Can Canada’s artistic middle class be saved?
Canada should adopt pending European legislation which gives artists a share in the digital economy for their work
Donald Quan is one of Canada’s most successful composers that you’ve likely never heard of. But you know his work.
Every time CBC Radio’s Metro Morning theme song gets you moving in the wee hours, you can thank Quan. The artist has created and scored themes for dozens of films and television shows such as Relic Hunter and Mutant X. He was also a band member for 1980s Canadian rock groups such as Lighthouse and Eye Eye.
A stroke while performing on stage at the Kitchener Blues Fest a decade ago has slowed him down. He’s healthier now and back creating music, but he’s also supported by royalties from his earlier body of work.
But he realizes that’s not the case with the vast majority of musicians and creators in Canada. And he blames what he calls antiquated copyright legislation that has created an impoverishment of the creative community.
“I don’t know how you would make a living today as a young composer or writer,” says Quan. “They’re writing for free and putting their material on social media and in some cases don’t expect to be compensated. It’s the new normal and that shouldn’t be. That really has to change.”
Proposed legislation by European Union lawmakers has given Quan and many in Canada’s creative community hope in the digital age.
Film and television producers, musicians and writers could stand to gain billions in Europe after copyright changes that would force big tech companies such as Facebook and Google to share more revenue with creators, and to filter out copyrighted content.
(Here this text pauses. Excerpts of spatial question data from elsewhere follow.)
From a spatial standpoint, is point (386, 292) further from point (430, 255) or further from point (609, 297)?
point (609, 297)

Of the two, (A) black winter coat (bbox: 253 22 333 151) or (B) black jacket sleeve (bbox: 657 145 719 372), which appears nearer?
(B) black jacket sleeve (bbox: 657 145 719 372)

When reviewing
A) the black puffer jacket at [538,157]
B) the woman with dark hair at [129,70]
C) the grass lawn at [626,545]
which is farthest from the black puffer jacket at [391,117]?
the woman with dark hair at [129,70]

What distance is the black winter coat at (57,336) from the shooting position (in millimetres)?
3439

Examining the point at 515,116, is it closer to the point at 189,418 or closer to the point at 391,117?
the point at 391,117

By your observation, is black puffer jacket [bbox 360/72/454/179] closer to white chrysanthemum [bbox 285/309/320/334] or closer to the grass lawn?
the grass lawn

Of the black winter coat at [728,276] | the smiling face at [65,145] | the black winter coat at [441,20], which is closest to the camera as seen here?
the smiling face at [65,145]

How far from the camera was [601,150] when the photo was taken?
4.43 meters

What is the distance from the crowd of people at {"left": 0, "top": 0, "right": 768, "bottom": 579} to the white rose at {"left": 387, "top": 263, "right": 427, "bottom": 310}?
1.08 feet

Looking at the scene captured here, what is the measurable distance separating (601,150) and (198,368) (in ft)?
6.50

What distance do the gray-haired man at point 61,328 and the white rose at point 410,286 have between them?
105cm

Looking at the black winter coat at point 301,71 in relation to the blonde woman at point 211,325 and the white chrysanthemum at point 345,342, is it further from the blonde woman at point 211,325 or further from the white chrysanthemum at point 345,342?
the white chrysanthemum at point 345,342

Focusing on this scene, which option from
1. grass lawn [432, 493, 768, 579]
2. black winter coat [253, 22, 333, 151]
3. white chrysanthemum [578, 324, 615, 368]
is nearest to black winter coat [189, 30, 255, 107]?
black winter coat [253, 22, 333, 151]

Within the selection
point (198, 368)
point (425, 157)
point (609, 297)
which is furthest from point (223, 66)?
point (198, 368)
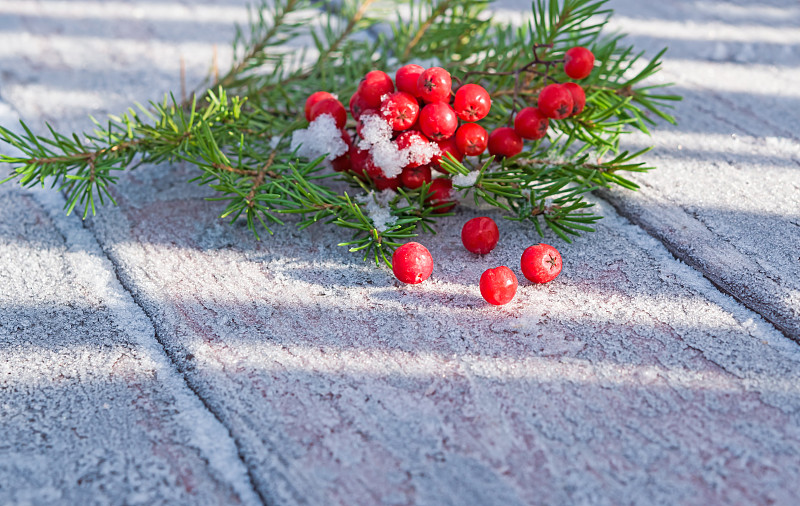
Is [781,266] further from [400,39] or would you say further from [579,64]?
[400,39]

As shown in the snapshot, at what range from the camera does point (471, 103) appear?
2.58ft

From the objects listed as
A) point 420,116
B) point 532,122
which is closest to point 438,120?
point 420,116

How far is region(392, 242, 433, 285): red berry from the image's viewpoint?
76cm

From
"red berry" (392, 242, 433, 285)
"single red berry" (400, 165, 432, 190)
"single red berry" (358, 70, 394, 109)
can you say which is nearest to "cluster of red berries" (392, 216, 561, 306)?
"red berry" (392, 242, 433, 285)

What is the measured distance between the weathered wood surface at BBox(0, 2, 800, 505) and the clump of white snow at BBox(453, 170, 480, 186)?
0.08m

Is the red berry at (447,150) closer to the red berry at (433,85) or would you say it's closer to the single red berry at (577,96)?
the red berry at (433,85)

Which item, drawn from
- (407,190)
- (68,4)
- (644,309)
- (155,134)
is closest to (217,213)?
(155,134)

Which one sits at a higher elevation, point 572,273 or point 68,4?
point 68,4

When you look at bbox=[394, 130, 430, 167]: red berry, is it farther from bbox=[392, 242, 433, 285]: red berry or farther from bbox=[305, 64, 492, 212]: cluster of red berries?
bbox=[392, 242, 433, 285]: red berry

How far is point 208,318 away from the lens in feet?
2.40

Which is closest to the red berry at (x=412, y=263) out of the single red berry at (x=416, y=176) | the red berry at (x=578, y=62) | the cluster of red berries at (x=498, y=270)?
the cluster of red berries at (x=498, y=270)

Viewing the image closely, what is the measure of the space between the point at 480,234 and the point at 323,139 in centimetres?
25

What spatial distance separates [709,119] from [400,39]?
1.89 feet

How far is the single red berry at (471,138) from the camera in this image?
0.80 meters
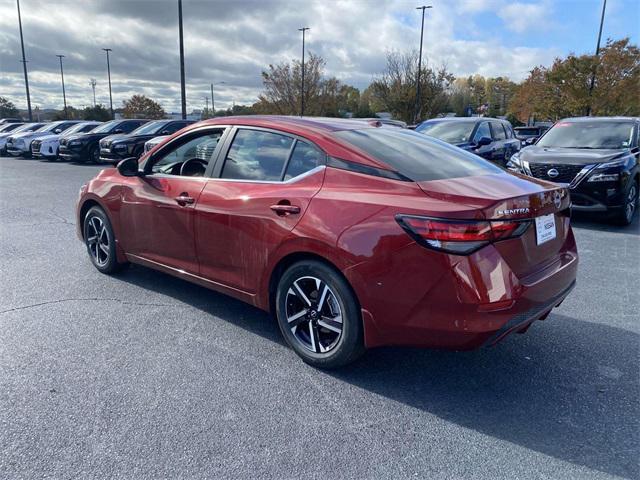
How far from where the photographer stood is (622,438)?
8.22ft

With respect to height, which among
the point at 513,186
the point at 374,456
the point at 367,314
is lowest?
the point at 374,456

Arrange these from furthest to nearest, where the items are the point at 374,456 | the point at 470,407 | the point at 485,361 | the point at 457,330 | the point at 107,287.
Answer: the point at 107,287, the point at 485,361, the point at 470,407, the point at 457,330, the point at 374,456

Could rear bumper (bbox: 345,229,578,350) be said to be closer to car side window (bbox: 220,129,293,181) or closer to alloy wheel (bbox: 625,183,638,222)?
car side window (bbox: 220,129,293,181)

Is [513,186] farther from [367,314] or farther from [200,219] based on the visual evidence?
[200,219]

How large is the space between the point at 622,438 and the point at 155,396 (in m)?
2.57

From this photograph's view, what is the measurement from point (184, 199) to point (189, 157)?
0.50 metres

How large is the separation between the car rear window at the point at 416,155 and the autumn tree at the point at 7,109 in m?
83.8

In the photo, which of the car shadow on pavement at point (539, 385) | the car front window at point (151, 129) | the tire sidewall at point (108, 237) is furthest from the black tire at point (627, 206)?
the car front window at point (151, 129)

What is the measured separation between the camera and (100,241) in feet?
16.3

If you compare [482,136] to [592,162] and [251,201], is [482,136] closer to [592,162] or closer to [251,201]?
[592,162]

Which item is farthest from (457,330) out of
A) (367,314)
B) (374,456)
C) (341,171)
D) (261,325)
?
(261,325)

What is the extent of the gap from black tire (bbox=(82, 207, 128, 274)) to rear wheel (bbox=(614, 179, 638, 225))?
7.23 meters

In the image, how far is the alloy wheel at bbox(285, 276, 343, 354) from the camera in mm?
3066

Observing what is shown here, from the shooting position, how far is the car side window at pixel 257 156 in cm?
343
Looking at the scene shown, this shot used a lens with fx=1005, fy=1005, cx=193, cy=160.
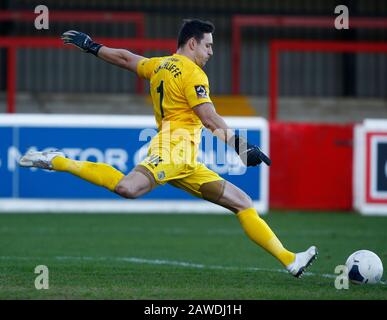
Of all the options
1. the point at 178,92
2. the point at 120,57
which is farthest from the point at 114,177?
the point at 120,57

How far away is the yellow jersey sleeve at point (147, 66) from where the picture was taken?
27.8 ft

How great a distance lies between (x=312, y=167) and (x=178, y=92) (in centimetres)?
730

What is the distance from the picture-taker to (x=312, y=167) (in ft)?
49.7

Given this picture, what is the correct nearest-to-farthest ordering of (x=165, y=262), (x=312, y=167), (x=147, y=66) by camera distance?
(x=147, y=66)
(x=165, y=262)
(x=312, y=167)

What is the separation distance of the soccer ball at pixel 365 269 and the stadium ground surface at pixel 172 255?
74 millimetres

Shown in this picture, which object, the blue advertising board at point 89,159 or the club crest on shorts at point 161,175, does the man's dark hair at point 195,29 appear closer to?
the club crest on shorts at point 161,175

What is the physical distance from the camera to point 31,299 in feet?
23.6

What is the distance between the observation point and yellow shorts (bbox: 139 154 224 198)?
8070 millimetres

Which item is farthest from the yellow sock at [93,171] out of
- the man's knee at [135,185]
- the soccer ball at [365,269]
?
the soccer ball at [365,269]

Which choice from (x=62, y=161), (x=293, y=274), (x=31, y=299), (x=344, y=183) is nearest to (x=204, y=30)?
(x=62, y=161)

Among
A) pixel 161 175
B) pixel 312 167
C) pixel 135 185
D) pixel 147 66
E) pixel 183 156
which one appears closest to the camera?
pixel 135 185

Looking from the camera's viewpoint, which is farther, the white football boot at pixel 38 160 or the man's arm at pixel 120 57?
the man's arm at pixel 120 57

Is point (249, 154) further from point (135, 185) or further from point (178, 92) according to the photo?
point (135, 185)
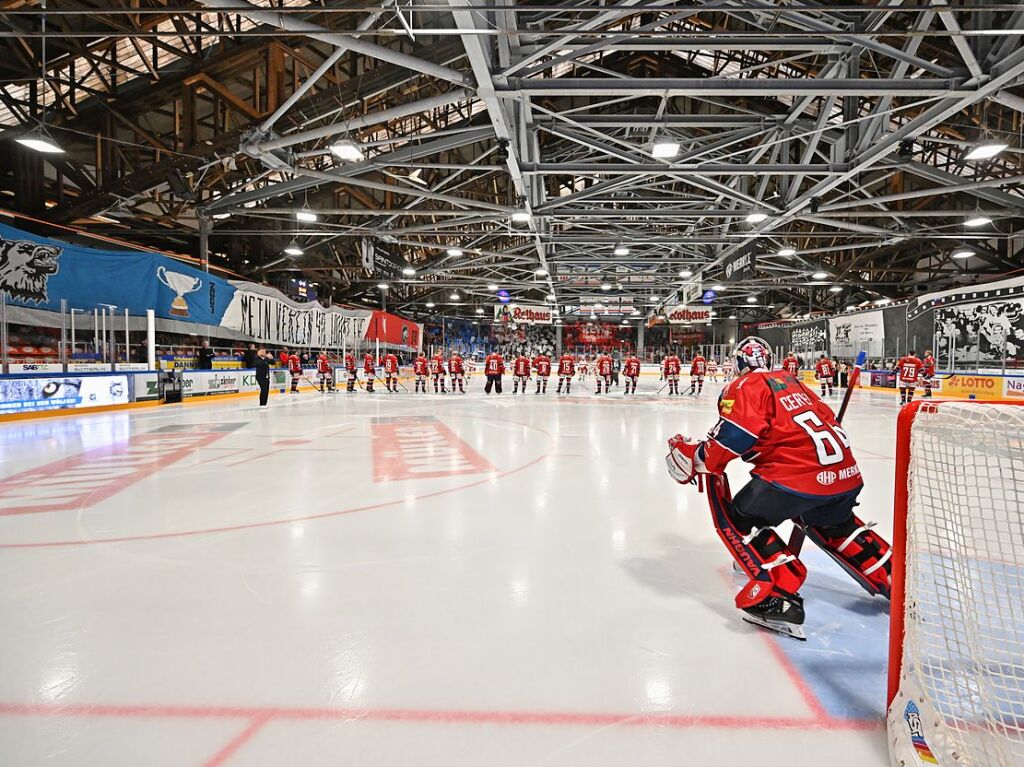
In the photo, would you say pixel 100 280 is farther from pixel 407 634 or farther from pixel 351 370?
pixel 407 634

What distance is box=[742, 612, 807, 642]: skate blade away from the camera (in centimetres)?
251

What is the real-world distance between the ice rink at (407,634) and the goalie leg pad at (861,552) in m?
0.20

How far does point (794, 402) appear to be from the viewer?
2.57 metres

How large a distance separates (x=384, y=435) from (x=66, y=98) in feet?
43.4

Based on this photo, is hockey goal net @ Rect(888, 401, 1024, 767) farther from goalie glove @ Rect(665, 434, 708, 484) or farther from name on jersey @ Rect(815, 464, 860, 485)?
goalie glove @ Rect(665, 434, 708, 484)

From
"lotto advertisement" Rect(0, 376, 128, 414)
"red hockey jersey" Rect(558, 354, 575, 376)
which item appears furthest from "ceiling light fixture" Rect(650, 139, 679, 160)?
"lotto advertisement" Rect(0, 376, 128, 414)

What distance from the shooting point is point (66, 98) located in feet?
45.3

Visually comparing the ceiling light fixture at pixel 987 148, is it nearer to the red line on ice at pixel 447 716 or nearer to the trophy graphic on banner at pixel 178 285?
the red line on ice at pixel 447 716

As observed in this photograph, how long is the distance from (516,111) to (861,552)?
10242 mm

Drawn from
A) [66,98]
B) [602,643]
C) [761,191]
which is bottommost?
[602,643]

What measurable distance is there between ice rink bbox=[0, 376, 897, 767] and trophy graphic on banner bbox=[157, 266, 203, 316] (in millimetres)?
10166

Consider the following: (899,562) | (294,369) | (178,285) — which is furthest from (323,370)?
(899,562)

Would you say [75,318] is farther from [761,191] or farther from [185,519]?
[761,191]

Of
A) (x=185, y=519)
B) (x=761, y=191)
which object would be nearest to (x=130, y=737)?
(x=185, y=519)
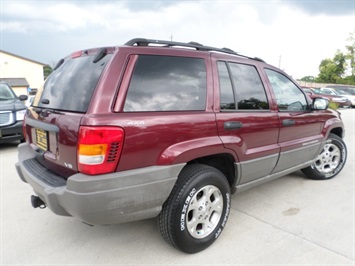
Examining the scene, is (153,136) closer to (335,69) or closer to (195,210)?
(195,210)

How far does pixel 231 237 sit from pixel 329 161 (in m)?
2.56

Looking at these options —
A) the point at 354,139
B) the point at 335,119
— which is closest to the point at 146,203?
the point at 335,119

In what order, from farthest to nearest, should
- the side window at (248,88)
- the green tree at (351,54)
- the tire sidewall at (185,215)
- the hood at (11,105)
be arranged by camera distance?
1. the green tree at (351,54)
2. the hood at (11,105)
3. the side window at (248,88)
4. the tire sidewall at (185,215)

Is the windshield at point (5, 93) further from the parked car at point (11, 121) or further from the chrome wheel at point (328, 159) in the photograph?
the chrome wheel at point (328, 159)

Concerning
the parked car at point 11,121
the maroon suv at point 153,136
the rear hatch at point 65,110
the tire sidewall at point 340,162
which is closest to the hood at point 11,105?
the parked car at point 11,121

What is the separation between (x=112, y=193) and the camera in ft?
7.07

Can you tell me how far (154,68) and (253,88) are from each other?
132 cm

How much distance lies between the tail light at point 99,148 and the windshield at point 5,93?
6394mm

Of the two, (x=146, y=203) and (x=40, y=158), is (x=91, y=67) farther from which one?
(x=146, y=203)

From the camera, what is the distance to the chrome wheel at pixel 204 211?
264cm

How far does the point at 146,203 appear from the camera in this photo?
2324mm

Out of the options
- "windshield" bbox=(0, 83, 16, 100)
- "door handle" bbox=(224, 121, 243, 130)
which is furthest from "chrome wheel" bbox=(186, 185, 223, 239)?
"windshield" bbox=(0, 83, 16, 100)

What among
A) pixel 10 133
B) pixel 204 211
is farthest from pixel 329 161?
pixel 10 133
Platforms such as YouTube or Facebook would require licences to play copyrighted content, which would potentially give artists a new revenue stream for their work. Currently, copyrighted work is widely available online without consent of the artist, or, such as in the case of music videos broadcast on YouTube, with minimal compensation.
“The reality is a lot of the profits go to a few super tech houses in Silicon Valley and the result is you lose entire segments of the cultural creation population,” says John Degen, executive director of The Writers’ Union of Canada and chair of the International Authors Forum. “You end up either with superstar authors, or a vast underclass wanting to be superstars and no middle class. It’s been completely hollowed out.”
A study by the writers’ union says that a Canadian author’s average annual income from writing is just $9,380, a drop of 27 per cent from a decade ago when it was $12,879. The low earnings represent what the union calls a “cultural emergency.”
“There has never been a greater interest in content. There are more readers than ever. But nobody’s really making any money off it except the aggregators and the platforms who are keeping all the profit,” argues Degen, who is also a novelist and poet.
The controversial European decision comes at a crucial time: Canada is modernizing its own Copyright Act, and politicians are looking closely at other jurisdictions for a road map. Two parliamentary committees are currently studying the issue.
“We have been watching what’s been happening in Europe very closely and we are very optimistic that this is the change we can see happening on a worldwide basis,” says Margaret McGuffin, executive director of the Canadian Music Publishers Association. “At the end of the day it’s about songwriters and creators being able to have a basic existence in the digital age.”
But critics, including some artists, worry the European version will set a stage for mass and arbitrary censorship of the internet, creating filters that will block legitimate users.
“Today’s Copyright Directive vote not only makes life harder for creators, handing a larger share of their incomes to Big Content and Big Tech — it makes life harder for all of us,” argues Canadian science fiction writer and popular blogger Cory Doctorow. The decision in Europe sets the stage for “mass, automated surveillance and arbitrary censorship of the internet.”
But Canadian artist groups say that kind of argument amounts to fear mongering.
“I think a lot of people, including tech companies, are hiding behind these arguments of censorship. But I think the real reality is that they simply don’t want to pay artists what they are worth,” says McGuffin.
“The resistance isn’t wrapped up in fears of censorship. It’s fears of lost profit. It’s just very profitable not to have responsibility over what happens on your platform,” says writers’ union director Degen.
Another controversial part of the European legislation is a so-called “link tax” that would charge sites such as Twitter a fee for using parts of articles and linking to news sites.
“Professional news coverage has value. People are paying for the New York Times and the Toronto Star. The paywall has proven that,” says Degen.
“The idea is that (tech companies) are making a lot of money from taking snippets of news. And if that’s the case some of that should go back to the creator.”
Quan, meanwhile, believes that the European example is “100 per cent on the right track.”
“I think changing the culture and understanding of the creative process is important and you’re seeing that happen in Europe,” says Quan.
“But I really think it’s only a matter of time before the rest of the world catches up to what is basically an appeal to a sense of fairness.”
A Canadian writer’s average annual income is just $9,380, a drop of 27 per cent from a decade ago. Some want all media companies to pay when music, literature, news writing and other media content is taken and used.